I mentioned before how the show reminds me of Blake’s 7–in more its shape rather than its tone. This time around I’ve noticed how many of the characters can be mapped onto the Blake’s 7 cast–if you squint a little.
Captain Dylan Hunt is like Roj Blake–an idealistic leader who may care more about his noble agenda than any of the people he is working with. Beka Valentine is like Jenna Stannis–a blond pilot who used to be a smuggler. Tyr Anasazi is Kerr Avon–a potential rival for command of ship who openly questions his leader’s wisdom and intentions and is not afraid to get his hand’s dirty.

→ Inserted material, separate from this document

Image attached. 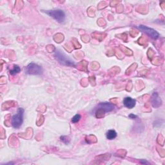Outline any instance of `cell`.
I'll list each match as a JSON object with an SVG mask.
<instances>
[{"label":"cell","mask_w":165,"mask_h":165,"mask_svg":"<svg viewBox=\"0 0 165 165\" xmlns=\"http://www.w3.org/2000/svg\"><path fill=\"white\" fill-rule=\"evenodd\" d=\"M54 56L56 60L62 65L72 67H75L76 66L75 61L61 50L56 49V51H55Z\"/></svg>","instance_id":"1"},{"label":"cell","mask_w":165,"mask_h":165,"mask_svg":"<svg viewBox=\"0 0 165 165\" xmlns=\"http://www.w3.org/2000/svg\"><path fill=\"white\" fill-rule=\"evenodd\" d=\"M25 111L22 108H19L17 111V114L14 115L12 118V125L14 128H19L22 125L23 122V115Z\"/></svg>","instance_id":"2"},{"label":"cell","mask_w":165,"mask_h":165,"mask_svg":"<svg viewBox=\"0 0 165 165\" xmlns=\"http://www.w3.org/2000/svg\"><path fill=\"white\" fill-rule=\"evenodd\" d=\"M43 12L46 13V14L53 18L56 19L59 23H63L65 20V12L61 9H56V10H42Z\"/></svg>","instance_id":"3"},{"label":"cell","mask_w":165,"mask_h":165,"mask_svg":"<svg viewBox=\"0 0 165 165\" xmlns=\"http://www.w3.org/2000/svg\"><path fill=\"white\" fill-rule=\"evenodd\" d=\"M25 72L29 75H41L43 74V68L36 63H31L26 67Z\"/></svg>","instance_id":"4"},{"label":"cell","mask_w":165,"mask_h":165,"mask_svg":"<svg viewBox=\"0 0 165 165\" xmlns=\"http://www.w3.org/2000/svg\"><path fill=\"white\" fill-rule=\"evenodd\" d=\"M138 29H140L141 31L147 34L148 36H150L151 38L153 39H157L159 36V34L155 30L152 29V28H149V27L140 25L138 26Z\"/></svg>","instance_id":"5"},{"label":"cell","mask_w":165,"mask_h":165,"mask_svg":"<svg viewBox=\"0 0 165 165\" xmlns=\"http://www.w3.org/2000/svg\"><path fill=\"white\" fill-rule=\"evenodd\" d=\"M98 111H101L103 113L111 112L115 109V106L111 103H101L98 106Z\"/></svg>","instance_id":"6"},{"label":"cell","mask_w":165,"mask_h":165,"mask_svg":"<svg viewBox=\"0 0 165 165\" xmlns=\"http://www.w3.org/2000/svg\"><path fill=\"white\" fill-rule=\"evenodd\" d=\"M135 104H136V101L130 97H127L123 100L124 106L129 109L133 108L135 106Z\"/></svg>","instance_id":"7"},{"label":"cell","mask_w":165,"mask_h":165,"mask_svg":"<svg viewBox=\"0 0 165 165\" xmlns=\"http://www.w3.org/2000/svg\"><path fill=\"white\" fill-rule=\"evenodd\" d=\"M152 105L154 107H158L161 105V100L157 93L154 94L152 97Z\"/></svg>","instance_id":"8"},{"label":"cell","mask_w":165,"mask_h":165,"mask_svg":"<svg viewBox=\"0 0 165 165\" xmlns=\"http://www.w3.org/2000/svg\"><path fill=\"white\" fill-rule=\"evenodd\" d=\"M117 137V132L114 130H110L107 133V138L109 140H113Z\"/></svg>","instance_id":"9"},{"label":"cell","mask_w":165,"mask_h":165,"mask_svg":"<svg viewBox=\"0 0 165 165\" xmlns=\"http://www.w3.org/2000/svg\"><path fill=\"white\" fill-rule=\"evenodd\" d=\"M20 70H21V69H20V68L19 66L14 65L12 69L10 70V74L12 75H16L17 74H18L20 72Z\"/></svg>","instance_id":"10"},{"label":"cell","mask_w":165,"mask_h":165,"mask_svg":"<svg viewBox=\"0 0 165 165\" xmlns=\"http://www.w3.org/2000/svg\"><path fill=\"white\" fill-rule=\"evenodd\" d=\"M81 115H79V114L75 115L73 117V118H72V123H78V122L79 121V120L81 119Z\"/></svg>","instance_id":"11"},{"label":"cell","mask_w":165,"mask_h":165,"mask_svg":"<svg viewBox=\"0 0 165 165\" xmlns=\"http://www.w3.org/2000/svg\"><path fill=\"white\" fill-rule=\"evenodd\" d=\"M61 141L64 142L66 144L69 143V139H67V137L66 136H61Z\"/></svg>","instance_id":"12"},{"label":"cell","mask_w":165,"mask_h":165,"mask_svg":"<svg viewBox=\"0 0 165 165\" xmlns=\"http://www.w3.org/2000/svg\"><path fill=\"white\" fill-rule=\"evenodd\" d=\"M129 118H131V119H134V118H137V115H134V114H130V115H129Z\"/></svg>","instance_id":"13"}]
</instances>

Some of the connections are a bit more of a stretch but are still there–Trance Gemini is a bit like Cally (a female alien with unusual abilities and a mysterious backstory) and Seamus Harper is similar to Vila (a self-protecting wise guy). Rev Bem being like Gan is the hardest link (they’re both somewhat anti-violence for different reasons, and have a bit of different perspective to the others). But Lexa Doig’s on-board ship’s AI, Andromeda, obviously parallels both Zen and Orac (two AI’s from Blake’s 7 that were voiced by the same actor).
Dogs in Space
I was also introduced to Dogs in Space just lately. My daughter who is a big animation an introduced me to it. It’s basically Star Trek with dogs, with a bit of Wall-E thrown in.
So in the future, humanity is need of a new planet, so they genetically engineer dogs to be able to explore the galaxy to look for a new planet. I’m only a couple of episodes in but the dogs seem to be out on their own, missing their humans and hoping they are still waiting for them. I don’t love it–it’s a bit too “for kids” for me–but there are occasionally some funny dog jokes or funny Star Trek jokes in there.

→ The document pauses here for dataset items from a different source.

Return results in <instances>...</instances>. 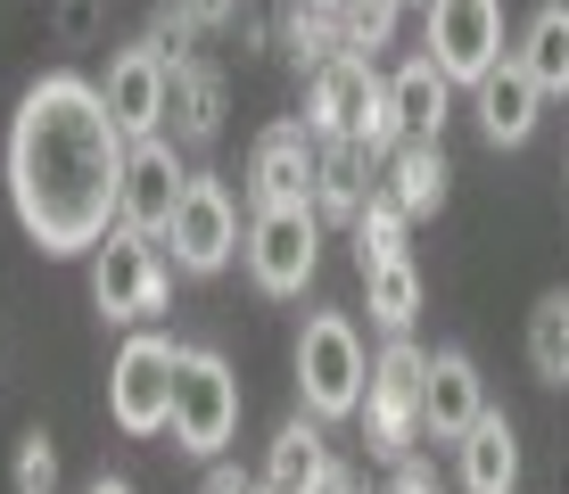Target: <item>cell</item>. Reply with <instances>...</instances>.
Returning a JSON list of instances; mask_svg holds the SVG:
<instances>
[{
    "label": "cell",
    "instance_id": "obj_33",
    "mask_svg": "<svg viewBox=\"0 0 569 494\" xmlns=\"http://www.w3.org/2000/svg\"><path fill=\"white\" fill-rule=\"evenodd\" d=\"M199 494H257V478H248V470H231V462H214Z\"/></svg>",
    "mask_w": 569,
    "mask_h": 494
},
{
    "label": "cell",
    "instance_id": "obj_17",
    "mask_svg": "<svg viewBox=\"0 0 569 494\" xmlns=\"http://www.w3.org/2000/svg\"><path fill=\"white\" fill-rule=\"evenodd\" d=\"M455 470H462V494H512L520 486V437L496 404L470 421V437L455 445Z\"/></svg>",
    "mask_w": 569,
    "mask_h": 494
},
{
    "label": "cell",
    "instance_id": "obj_19",
    "mask_svg": "<svg viewBox=\"0 0 569 494\" xmlns=\"http://www.w3.org/2000/svg\"><path fill=\"white\" fill-rule=\"evenodd\" d=\"M388 99H397V124L405 141H446V115H455V83L438 74V58H405L397 74H388Z\"/></svg>",
    "mask_w": 569,
    "mask_h": 494
},
{
    "label": "cell",
    "instance_id": "obj_28",
    "mask_svg": "<svg viewBox=\"0 0 569 494\" xmlns=\"http://www.w3.org/2000/svg\"><path fill=\"white\" fill-rule=\"evenodd\" d=\"M9 486L17 494H58V445H50V429H26V437H17Z\"/></svg>",
    "mask_w": 569,
    "mask_h": 494
},
{
    "label": "cell",
    "instance_id": "obj_23",
    "mask_svg": "<svg viewBox=\"0 0 569 494\" xmlns=\"http://www.w3.org/2000/svg\"><path fill=\"white\" fill-rule=\"evenodd\" d=\"M363 296H371V322H380L388 339H413V322H421V264H413V255L371 264L363 272Z\"/></svg>",
    "mask_w": 569,
    "mask_h": 494
},
{
    "label": "cell",
    "instance_id": "obj_6",
    "mask_svg": "<svg viewBox=\"0 0 569 494\" xmlns=\"http://www.w3.org/2000/svg\"><path fill=\"white\" fill-rule=\"evenodd\" d=\"M91 305L124 330H149L157 313L173 305V264H166V240H141V231L116 223L100 248H91Z\"/></svg>",
    "mask_w": 569,
    "mask_h": 494
},
{
    "label": "cell",
    "instance_id": "obj_5",
    "mask_svg": "<svg viewBox=\"0 0 569 494\" xmlns=\"http://www.w3.org/2000/svg\"><path fill=\"white\" fill-rule=\"evenodd\" d=\"M421 404H429V354L413 339H388L371 354V380H363V445L371 462H405L421 445Z\"/></svg>",
    "mask_w": 569,
    "mask_h": 494
},
{
    "label": "cell",
    "instance_id": "obj_9",
    "mask_svg": "<svg viewBox=\"0 0 569 494\" xmlns=\"http://www.w3.org/2000/svg\"><path fill=\"white\" fill-rule=\"evenodd\" d=\"M240 198H231L223 173H190L182 206H173L166 223V248H173V272H190V281H214V272L240 255Z\"/></svg>",
    "mask_w": 569,
    "mask_h": 494
},
{
    "label": "cell",
    "instance_id": "obj_13",
    "mask_svg": "<svg viewBox=\"0 0 569 494\" xmlns=\"http://www.w3.org/2000/svg\"><path fill=\"white\" fill-rule=\"evenodd\" d=\"M166 74H173V58H157L149 42H124L108 58L100 99H108L116 124H124V141H157L166 132Z\"/></svg>",
    "mask_w": 569,
    "mask_h": 494
},
{
    "label": "cell",
    "instance_id": "obj_4",
    "mask_svg": "<svg viewBox=\"0 0 569 494\" xmlns=\"http://www.w3.org/2000/svg\"><path fill=\"white\" fill-rule=\"evenodd\" d=\"M173 380H182V339H166L157 322L132 330L108 363V421L124 437H166L173 429Z\"/></svg>",
    "mask_w": 569,
    "mask_h": 494
},
{
    "label": "cell",
    "instance_id": "obj_12",
    "mask_svg": "<svg viewBox=\"0 0 569 494\" xmlns=\"http://www.w3.org/2000/svg\"><path fill=\"white\" fill-rule=\"evenodd\" d=\"M182 190H190V165H182V141H132L124 157V198H116V223L124 231H141V240H166V223H173V206H182Z\"/></svg>",
    "mask_w": 569,
    "mask_h": 494
},
{
    "label": "cell",
    "instance_id": "obj_36",
    "mask_svg": "<svg viewBox=\"0 0 569 494\" xmlns=\"http://www.w3.org/2000/svg\"><path fill=\"white\" fill-rule=\"evenodd\" d=\"M405 9H429V0H405Z\"/></svg>",
    "mask_w": 569,
    "mask_h": 494
},
{
    "label": "cell",
    "instance_id": "obj_14",
    "mask_svg": "<svg viewBox=\"0 0 569 494\" xmlns=\"http://www.w3.org/2000/svg\"><path fill=\"white\" fill-rule=\"evenodd\" d=\"M470 115H479L487 149H520V141H537L545 91L528 83V67H520V58H503V67H487L479 83H470Z\"/></svg>",
    "mask_w": 569,
    "mask_h": 494
},
{
    "label": "cell",
    "instance_id": "obj_20",
    "mask_svg": "<svg viewBox=\"0 0 569 494\" xmlns=\"http://www.w3.org/2000/svg\"><path fill=\"white\" fill-rule=\"evenodd\" d=\"M371 165H380V157L371 149H356V141H322V173H313V214H322V223H356V214L371 206Z\"/></svg>",
    "mask_w": 569,
    "mask_h": 494
},
{
    "label": "cell",
    "instance_id": "obj_11",
    "mask_svg": "<svg viewBox=\"0 0 569 494\" xmlns=\"http://www.w3.org/2000/svg\"><path fill=\"white\" fill-rule=\"evenodd\" d=\"M313 173H322V141H313L306 115L257 132L248 149V206H313Z\"/></svg>",
    "mask_w": 569,
    "mask_h": 494
},
{
    "label": "cell",
    "instance_id": "obj_3",
    "mask_svg": "<svg viewBox=\"0 0 569 494\" xmlns=\"http://www.w3.org/2000/svg\"><path fill=\"white\" fill-rule=\"evenodd\" d=\"M363 380H371V346L356 330V313H306L298 330V395L313 421H356L363 412Z\"/></svg>",
    "mask_w": 569,
    "mask_h": 494
},
{
    "label": "cell",
    "instance_id": "obj_34",
    "mask_svg": "<svg viewBox=\"0 0 569 494\" xmlns=\"http://www.w3.org/2000/svg\"><path fill=\"white\" fill-rule=\"evenodd\" d=\"M83 494H132V478H91Z\"/></svg>",
    "mask_w": 569,
    "mask_h": 494
},
{
    "label": "cell",
    "instance_id": "obj_35",
    "mask_svg": "<svg viewBox=\"0 0 569 494\" xmlns=\"http://www.w3.org/2000/svg\"><path fill=\"white\" fill-rule=\"evenodd\" d=\"M298 9H339V0H298Z\"/></svg>",
    "mask_w": 569,
    "mask_h": 494
},
{
    "label": "cell",
    "instance_id": "obj_29",
    "mask_svg": "<svg viewBox=\"0 0 569 494\" xmlns=\"http://www.w3.org/2000/svg\"><path fill=\"white\" fill-rule=\"evenodd\" d=\"M141 42L157 50V58H190V42H199V26H190L182 9H173V0H157V17H149V33Z\"/></svg>",
    "mask_w": 569,
    "mask_h": 494
},
{
    "label": "cell",
    "instance_id": "obj_32",
    "mask_svg": "<svg viewBox=\"0 0 569 494\" xmlns=\"http://www.w3.org/2000/svg\"><path fill=\"white\" fill-rule=\"evenodd\" d=\"M306 494H363V478H356V470L339 462V453H330V470H322V478H313Z\"/></svg>",
    "mask_w": 569,
    "mask_h": 494
},
{
    "label": "cell",
    "instance_id": "obj_15",
    "mask_svg": "<svg viewBox=\"0 0 569 494\" xmlns=\"http://www.w3.org/2000/svg\"><path fill=\"white\" fill-rule=\"evenodd\" d=\"M487 412V380L462 346H438L429 354V404H421V437L429 445H462L470 421Z\"/></svg>",
    "mask_w": 569,
    "mask_h": 494
},
{
    "label": "cell",
    "instance_id": "obj_10",
    "mask_svg": "<svg viewBox=\"0 0 569 494\" xmlns=\"http://www.w3.org/2000/svg\"><path fill=\"white\" fill-rule=\"evenodd\" d=\"M421 50L438 58V74L455 91H470L487 67L512 58V42H503V0H429L421 9Z\"/></svg>",
    "mask_w": 569,
    "mask_h": 494
},
{
    "label": "cell",
    "instance_id": "obj_18",
    "mask_svg": "<svg viewBox=\"0 0 569 494\" xmlns=\"http://www.w3.org/2000/svg\"><path fill=\"white\" fill-rule=\"evenodd\" d=\"M446 182H455V165H446V141H405V149L380 165V190L397 198L405 223H429V214L446 206Z\"/></svg>",
    "mask_w": 569,
    "mask_h": 494
},
{
    "label": "cell",
    "instance_id": "obj_7",
    "mask_svg": "<svg viewBox=\"0 0 569 494\" xmlns=\"http://www.w3.org/2000/svg\"><path fill=\"white\" fill-rule=\"evenodd\" d=\"M240 437V371L223 346H182V380H173V445L190 462H223Z\"/></svg>",
    "mask_w": 569,
    "mask_h": 494
},
{
    "label": "cell",
    "instance_id": "obj_37",
    "mask_svg": "<svg viewBox=\"0 0 569 494\" xmlns=\"http://www.w3.org/2000/svg\"><path fill=\"white\" fill-rule=\"evenodd\" d=\"M257 494H272V486H264V478H257Z\"/></svg>",
    "mask_w": 569,
    "mask_h": 494
},
{
    "label": "cell",
    "instance_id": "obj_30",
    "mask_svg": "<svg viewBox=\"0 0 569 494\" xmlns=\"http://www.w3.org/2000/svg\"><path fill=\"white\" fill-rule=\"evenodd\" d=\"M380 494H446L438 462H421V453H405V462H388V486Z\"/></svg>",
    "mask_w": 569,
    "mask_h": 494
},
{
    "label": "cell",
    "instance_id": "obj_25",
    "mask_svg": "<svg viewBox=\"0 0 569 494\" xmlns=\"http://www.w3.org/2000/svg\"><path fill=\"white\" fill-rule=\"evenodd\" d=\"M528 371L545 387H569V289H545L528 313Z\"/></svg>",
    "mask_w": 569,
    "mask_h": 494
},
{
    "label": "cell",
    "instance_id": "obj_31",
    "mask_svg": "<svg viewBox=\"0 0 569 494\" xmlns=\"http://www.w3.org/2000/svg\"><path fill=\"white\" fill-rule=\"evenodd\" d=\"M173 9H182L199 33H223V26H240V0H173Z\"/></svg>",
    "mask_w": 569,
    "mask_h": 494
},
{
    "label": "cell",
    "instance_id": "obj_1",
    "mask_svg": "<svg viewBox=\"0 0 569 494\" xmlns=\"http://www.w3.org/2000/svg\"><path fill=\"white\" fill-rule=\"evenodd\" d=\"M124 124L108 115L100 83L42 74L9 115V206L42 255H91L116 231L124 198Z\"/></svg>",
    "mask_w": 569,
    "mask_h": 494
},
{
    "label": "cell",
    "instance_id": "obj_26",
    "mask_svg": "<svg viewBox=\"0 0 569 494\" xmlns=\"http://www.w3.org/2000/svg\"><path fill=\"white\" fill-rule=\"evenodd\" d=\"M405 214H397V198L388 190H371V206L356 214V223H347V240H356V272H371V264H397V255H413L405 248Z\"/></svg>",
    "mask_w": 569,
    "mask_h": 494
},
{
    "label": "cell",
    "instance_id": "obj_21",
    "mask_svg": "<svg viewBox=\"0 0 569 494\" xmlns=\"http://www.w3.org/2000/svg\"><path fill=\"white\" fill-rule=\"evenodd\" d=\"M512 58L528 67V83H537L545 99H569V0H545V9L528 17Z\"/></svg>",
    "mask_w": 569,
    "mask_h": 494
},
{
    "label": "cell",
    "instance_id": "obj_2",
    "mask_svg": "<svg viewBox=\"0 0 569 494\" xmlns=\"http://www.w3.org/2000/svg\"><path fill=\"white\" fill-rule=\"evenodd\" d=\"M306 124L313 141H356L388 165L405 149V124H397V99H388V74H371V58H330L322 74H306Z\"/></svg>",
    "mask_w": 569,
    "mask_h": 494
},
{
    "label": "cell",
    "instance_id": "obj_27",
    "mask_svg": "<svg viewBox=\"0 0 569 494\" xmlns=\"http://www.w3.org/2000/svg\"><path fill=\"white\" fill-rule=\"evenodd\" d=\"M397 26H405V0H339V33L356 58H380L397 42Z\"/></svg>",
    "mask_w": 569,
    "mask_h": 494
},
{
    "label": "cell",
    "instance_id": "obj_24",
    "mask_svg": "<svg viewBox=\"0 0 569 494\" xmlns=\"http://www.w3.org/2000/svg\"><path fill=\"white\" fill-rule=\"evenodd\" d=\"M272 42H281V58H289L298 74H322L330 58H347L339 9H298V0H289V17H281V33H272Z\"/></svg>",
    "mask_w": 569,
    "mask_h": 494
},
{
    "label": "cell",
    "instance_id": "obj_22",
    "mask_svg": "<svg viewBox=\"0 0 569 494\" xmlns=\"http://www.w3.org/2000/svg\"><path fill=\"white\" fill-rule=\"evenodd\" d=\"M322 470H330V445H322V421H313V412L272 429V453H264V486L272 494H306Z\"/></svg>",
    "mask_w": 569,
    "mask_h": 494
},
{
    "label": "cell",
    "instance_id": "obj_16",
    "mask_svg": "<svg viewBox=\"0 0 569 494\" xmlns=\"http://www.w3.org/2000/svg\"><path fill=\"white\" fill-rule=\"evenodd\" d=\"M223 108H231V83L207 67V58H173L166 74V124L182 149H207L214 132H223Z\"/></svg>",
    "mask_w": 569,
    "mask_h": 494
},
{
    "label": "cell",
    "instance_id": "obj_8",
    "mask_svg": "<svg viewBox=\"0 0 569 494\" xmlns=\"http://www.w3.org/2000/svg\"><path fill=\"white\" fill-rule=\"evenodd\" d=\"M240 264L264 296H306L313 264H322V214L313 206H248Z\"/></svg>",
    "mask_w": 569,
    "mask_h": 494
}]
</instances>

And there are hints at some complex ideas coming through: the first episode opens with the main characters trying to convince an alien race to allow humans to colonize their world and make them their pets (it doesn’t go well, obviously). The show hasn’t commented yet on how strange an idea that is, but the creators are obviously aware of it, so I’m waiting to see if this becomes a more direct part of the narrative.

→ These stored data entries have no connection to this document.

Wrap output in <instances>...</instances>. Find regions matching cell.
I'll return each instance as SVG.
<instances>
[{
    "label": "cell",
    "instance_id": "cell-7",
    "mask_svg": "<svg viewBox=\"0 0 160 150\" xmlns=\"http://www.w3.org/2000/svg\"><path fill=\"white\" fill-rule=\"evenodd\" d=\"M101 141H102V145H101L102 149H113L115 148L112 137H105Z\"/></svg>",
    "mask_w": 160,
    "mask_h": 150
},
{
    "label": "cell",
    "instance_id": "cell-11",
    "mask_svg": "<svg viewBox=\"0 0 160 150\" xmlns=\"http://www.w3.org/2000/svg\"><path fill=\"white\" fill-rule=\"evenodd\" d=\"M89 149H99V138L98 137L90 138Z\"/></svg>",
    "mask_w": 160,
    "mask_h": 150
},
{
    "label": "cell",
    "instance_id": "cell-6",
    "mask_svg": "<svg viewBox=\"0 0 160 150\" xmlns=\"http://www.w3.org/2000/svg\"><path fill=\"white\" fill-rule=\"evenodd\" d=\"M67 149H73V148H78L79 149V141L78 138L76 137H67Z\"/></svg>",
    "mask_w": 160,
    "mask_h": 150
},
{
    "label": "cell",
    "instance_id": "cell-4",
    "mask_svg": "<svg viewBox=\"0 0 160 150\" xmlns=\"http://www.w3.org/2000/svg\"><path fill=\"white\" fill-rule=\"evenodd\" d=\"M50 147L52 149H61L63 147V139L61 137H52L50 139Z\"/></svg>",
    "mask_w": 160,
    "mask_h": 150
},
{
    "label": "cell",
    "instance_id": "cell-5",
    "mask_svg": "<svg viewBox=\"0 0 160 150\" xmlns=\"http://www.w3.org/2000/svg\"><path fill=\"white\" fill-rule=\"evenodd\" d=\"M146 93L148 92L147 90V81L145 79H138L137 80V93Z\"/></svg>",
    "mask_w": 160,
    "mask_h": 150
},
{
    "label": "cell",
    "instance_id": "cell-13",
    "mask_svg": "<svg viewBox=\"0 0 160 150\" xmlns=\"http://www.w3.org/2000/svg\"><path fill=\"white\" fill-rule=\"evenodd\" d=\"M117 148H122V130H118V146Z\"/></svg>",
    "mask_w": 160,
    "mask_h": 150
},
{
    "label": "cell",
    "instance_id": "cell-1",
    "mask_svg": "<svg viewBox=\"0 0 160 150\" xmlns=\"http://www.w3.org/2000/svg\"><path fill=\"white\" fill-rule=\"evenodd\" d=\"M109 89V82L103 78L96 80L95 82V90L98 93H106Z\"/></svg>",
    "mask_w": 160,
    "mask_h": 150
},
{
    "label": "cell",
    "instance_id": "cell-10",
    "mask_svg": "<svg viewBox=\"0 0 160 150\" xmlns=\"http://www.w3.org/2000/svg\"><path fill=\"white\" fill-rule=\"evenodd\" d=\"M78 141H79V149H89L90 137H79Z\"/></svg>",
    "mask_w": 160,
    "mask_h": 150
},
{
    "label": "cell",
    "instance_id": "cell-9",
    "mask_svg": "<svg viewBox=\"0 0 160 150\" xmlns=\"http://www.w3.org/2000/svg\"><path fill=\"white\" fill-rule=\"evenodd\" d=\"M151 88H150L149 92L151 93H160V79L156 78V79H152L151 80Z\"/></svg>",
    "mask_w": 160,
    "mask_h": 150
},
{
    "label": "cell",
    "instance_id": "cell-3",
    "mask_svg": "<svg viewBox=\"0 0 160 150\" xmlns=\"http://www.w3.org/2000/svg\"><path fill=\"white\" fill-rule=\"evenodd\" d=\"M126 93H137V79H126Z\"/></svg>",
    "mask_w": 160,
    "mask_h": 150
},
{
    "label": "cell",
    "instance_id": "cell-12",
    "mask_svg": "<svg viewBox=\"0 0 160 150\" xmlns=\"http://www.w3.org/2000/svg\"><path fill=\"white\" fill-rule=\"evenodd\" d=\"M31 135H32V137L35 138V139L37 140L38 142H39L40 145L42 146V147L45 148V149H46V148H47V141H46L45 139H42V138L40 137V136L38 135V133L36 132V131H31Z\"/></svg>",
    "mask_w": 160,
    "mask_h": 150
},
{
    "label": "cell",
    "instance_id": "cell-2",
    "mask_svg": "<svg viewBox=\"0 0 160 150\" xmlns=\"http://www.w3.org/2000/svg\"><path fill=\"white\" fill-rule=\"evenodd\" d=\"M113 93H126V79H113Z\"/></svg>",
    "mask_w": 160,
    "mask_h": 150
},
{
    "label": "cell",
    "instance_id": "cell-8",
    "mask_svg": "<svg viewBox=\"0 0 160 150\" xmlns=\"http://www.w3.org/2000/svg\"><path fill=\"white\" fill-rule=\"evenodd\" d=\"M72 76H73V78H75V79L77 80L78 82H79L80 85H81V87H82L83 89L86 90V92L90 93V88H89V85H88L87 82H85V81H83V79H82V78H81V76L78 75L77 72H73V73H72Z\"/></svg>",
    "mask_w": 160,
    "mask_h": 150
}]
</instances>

Other activities this week included doing a solid job on my 10,000 / day step goal…and doing two more interviews with Sister Veronica–the Aboriginal nun whose personal story we are attempting to capture.
I also played a game of Pandemic Legacy Season Zero with my friends that I was going to write about here, but it got so long that I decided to make it its own post.
Song of the Week
I have a playlist on my phone called “Ben’s Mix”, which is made up of 100-200 songs that I like which I shuffle between when I’m driving, etc. I was thinking about how with each of these songs there is a bit of a story about it, about what it makes me think of or why I like it. So I’m going to let my phone pick one randomly and then try to write up some comments on it while it plays.
We Beseech Thee from Godspell, by Stephen Schwartz
I’ve never seen Godspell, except briefly when I was a kid and my brothers were watching the movie–an experience I only recollect in the most hazy of terms. But I have listened to the soundtrack many times. I was introduced to it by my friend Missy in college, and I always enjoyed it, even with its 70’s hippie vibe, its rough ‘n’ tumble production quality and its time irreverent tone over a topic that I’m quite reverent about (the Christian Gospel message).
We Beseech Thee is a jaunty little tune with a lot of fun bits and amusing little rhythmic devices. It’s all about a prayer to God, basically for mercy, but sung without any obvious contriteness. I don’t know how the song works in the show or what character is supposed to be singing it, but apparently on the original recording (the version I have) it’s being sung by Jeffrey Mylett.
Grant us all from earth to rise
And to strain with eager eyes
Towards the promised Heavenly prize
We beseech thee, hear us!
I enjoy the lyrics and the tune, but my favorite bit is just air-drumming the break back into the regular lyrics after an extended bridge just made up of the cast making funny noises.
Sometimes life is just like that–you are so tired that a third of your body hangs off your bed, and you just don’t care.